Старший поднял одну бровь, глядя на Тэхёна как-то опасливо, отпуская его ладони.
— Откуда ты знаешь про тетрадь? — железный тон, ровный тембр голоса, и эти вмиг опустевшие глаза. Да, Тэхён когда-то видел что-то похожее. Только это было тогда, когда и Хосок, и он сам, страдали от глупости младшего.
— Мне сказал директор.
Хосок, почему-то, сейчас улыбался, и с какой-то привычной горечью глядел куда-то сквозь Тэхёна, но только не на него самого: то ли слишком тяжело, то ли больно.
— Это подделка.
На самом деле, это было ожидаемо. Тэхён не хотел больше ничего добавлять, не хотел и слушать. Попытаться закрыть глаза на это? Не получится. Если это убийство, то не приходится даже сомневаться в том, кто его совершил; потому что все слишком очевидно; потому что Тэхён с самого начала чувствовал какой-то животный страх, когда зашел в кабинет и когда этот человек предложил ему вино.

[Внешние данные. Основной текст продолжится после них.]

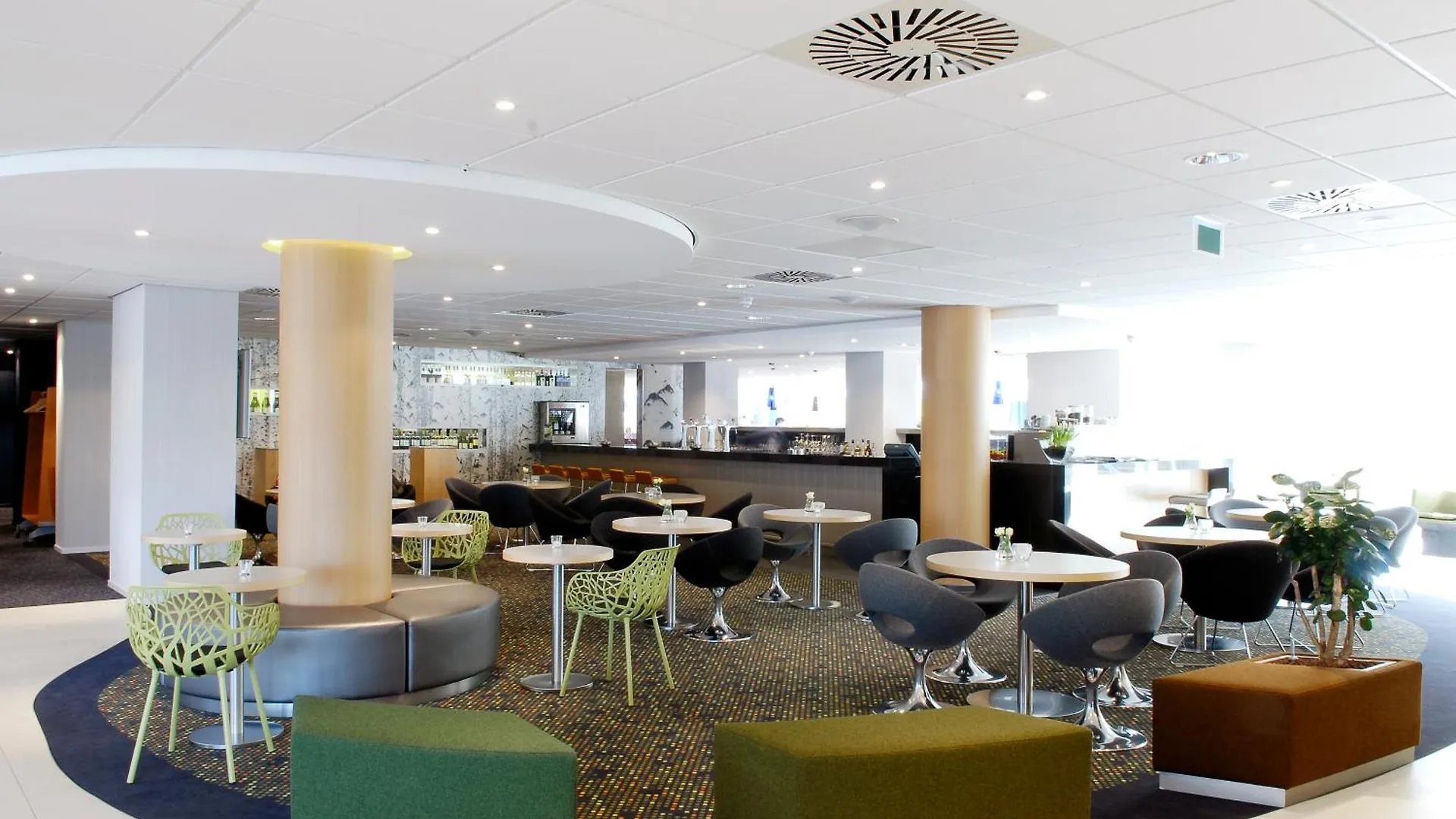 Novotel Eindhoven Netherlands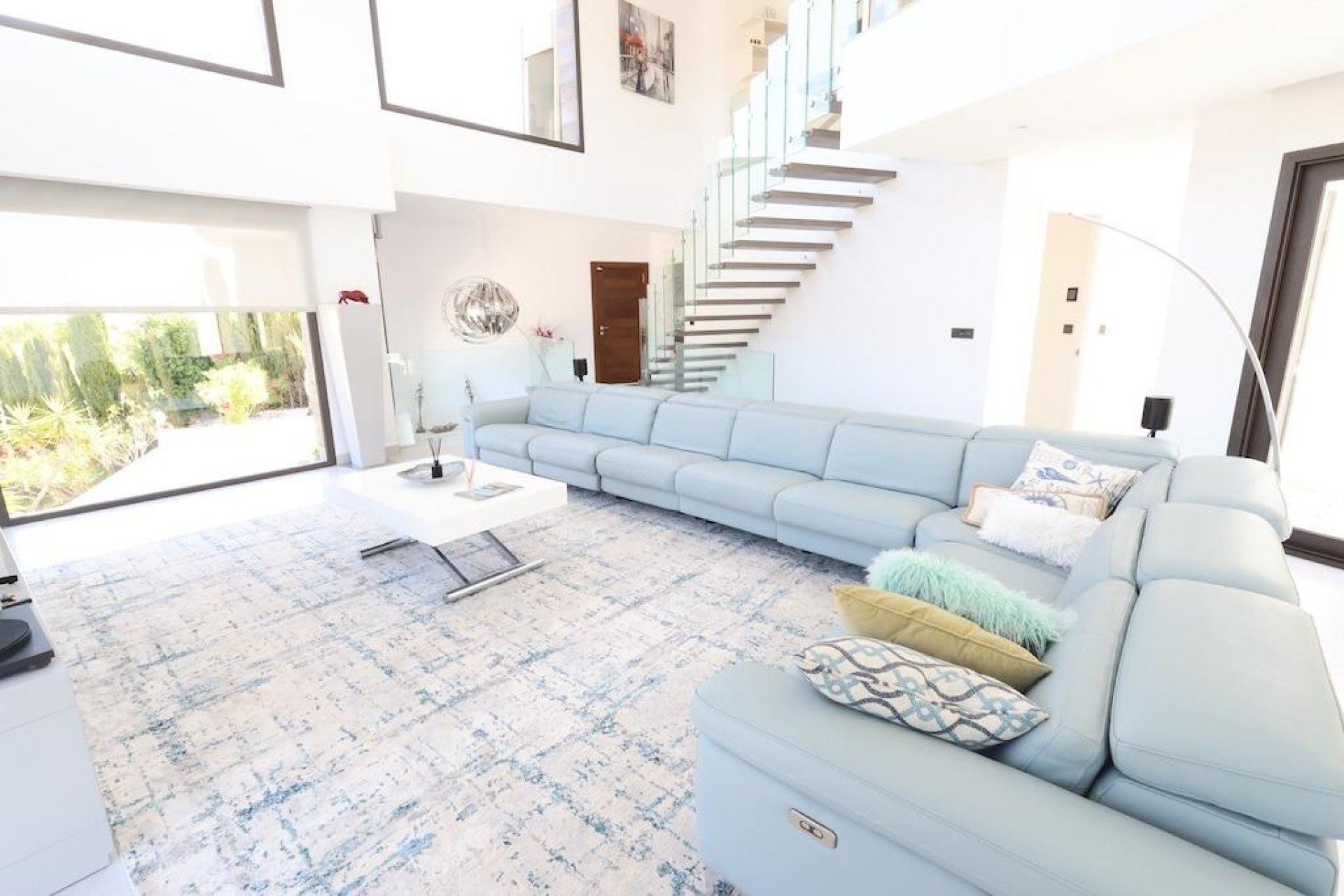 Wiederverkauf - Villa - Jávea - Monte Olimpo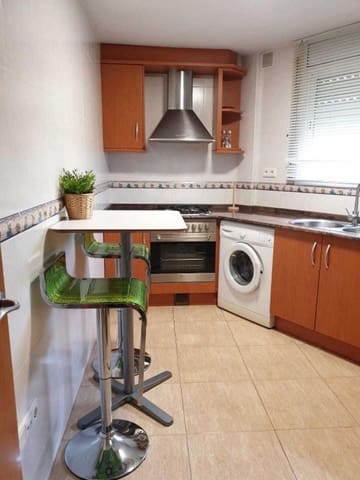 2 bedroom Flat for sale in Creixell with pool - € 165,000 (Ref: 9317798)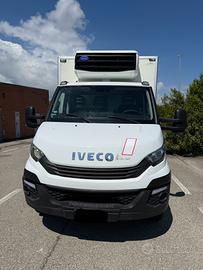 Iveco daily 70c18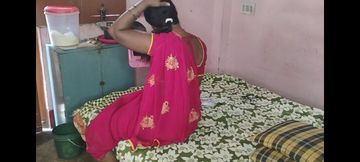 Sundar Mousi Ji Ko Raat Mein Jabardast Chudaye Kiya Maza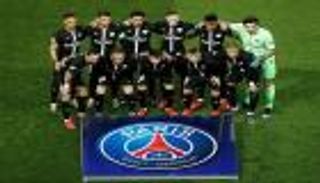 سان جيرمان بطلا للدوري الفرنسي بتعادل ليل مع تولوز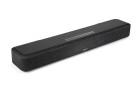 Denon Soundbar Home 550, Verbindungsmöglichkeiten: WLAN (Wi-Fi)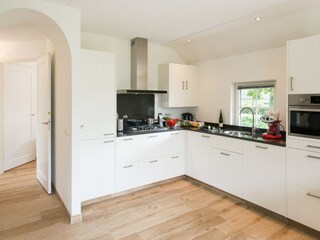 Parco vacanze Lemele Caratteristiche 5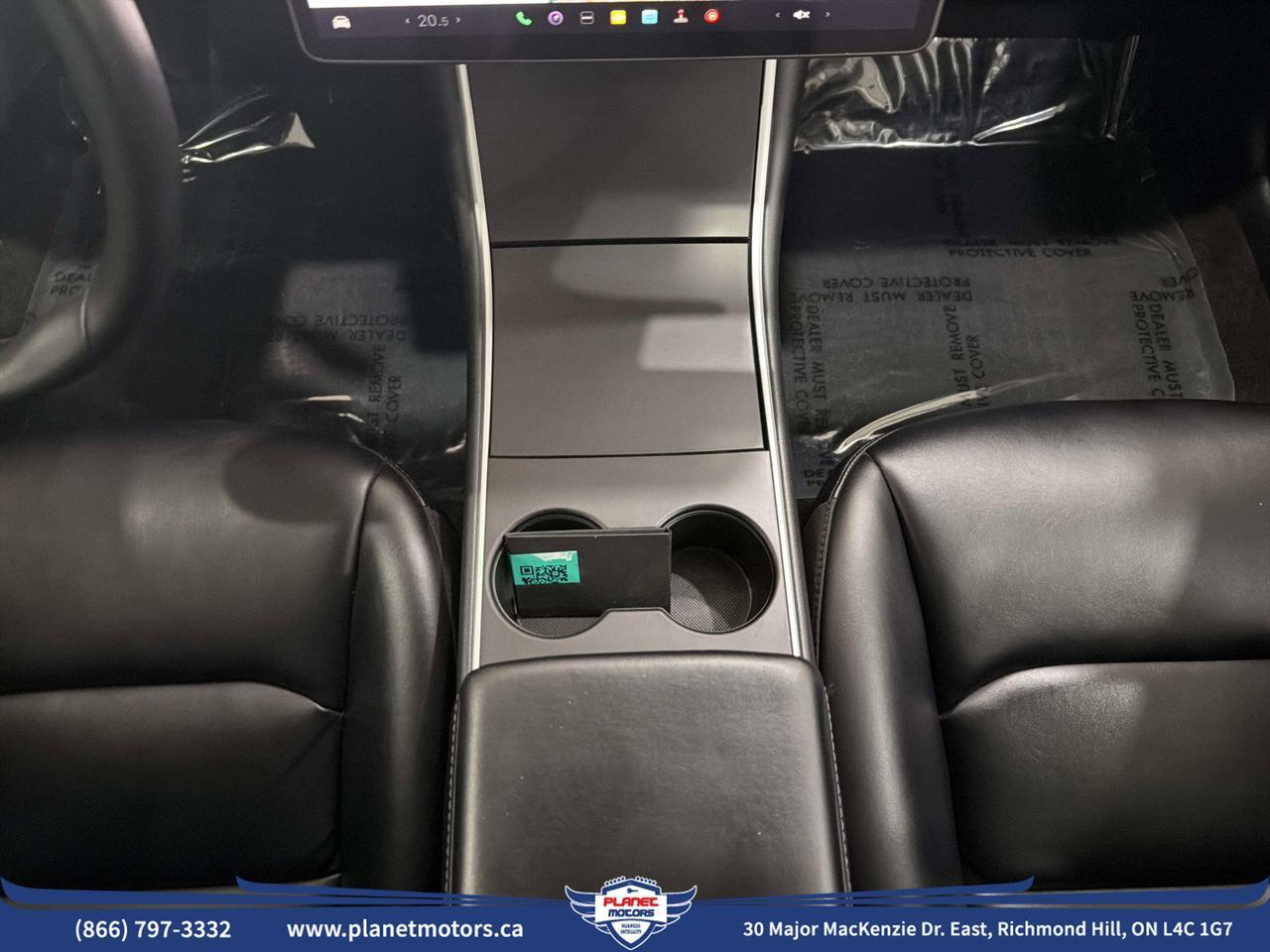 2020 Tesla Model 3 Standard Range Plus Richmond Hill ON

«…расслабься немного, а потом можешь не приходить на пары до следующей недели. Я лично позабочусь об этом»
Тэхёну дурно. Тэхёну страшно закрывать теперь глаза — заснет ли он хотя бы до той самой «следующей недели»? Или его заставят это сделать?
Но в объятиях Хосока все как-то забылось. Совершенно. Когда он увидел младшего, который схватился за собственные плечи, словно пытаясь согреться, то обхватил его своими руками. Обвил шею, прижал к себе, шептал что-то, но Тэхён не слышал. Тэхён и так все знает, даже без слов. Даже если бы Хосок вдруг разучился бы говорить, то Тэ понял бы его — понял бы по поступкам, по взгляду, по улыбке, даже по тому, как осторожно пальцы его рук касаются спины. Боится так, будто Тэхён прямо сейчас возьмет и растворится, рассыпется на маленькие кусочки, словно как в детстве: на такие кусочки, которые, казалось, собрать вместе больше никогда не получится.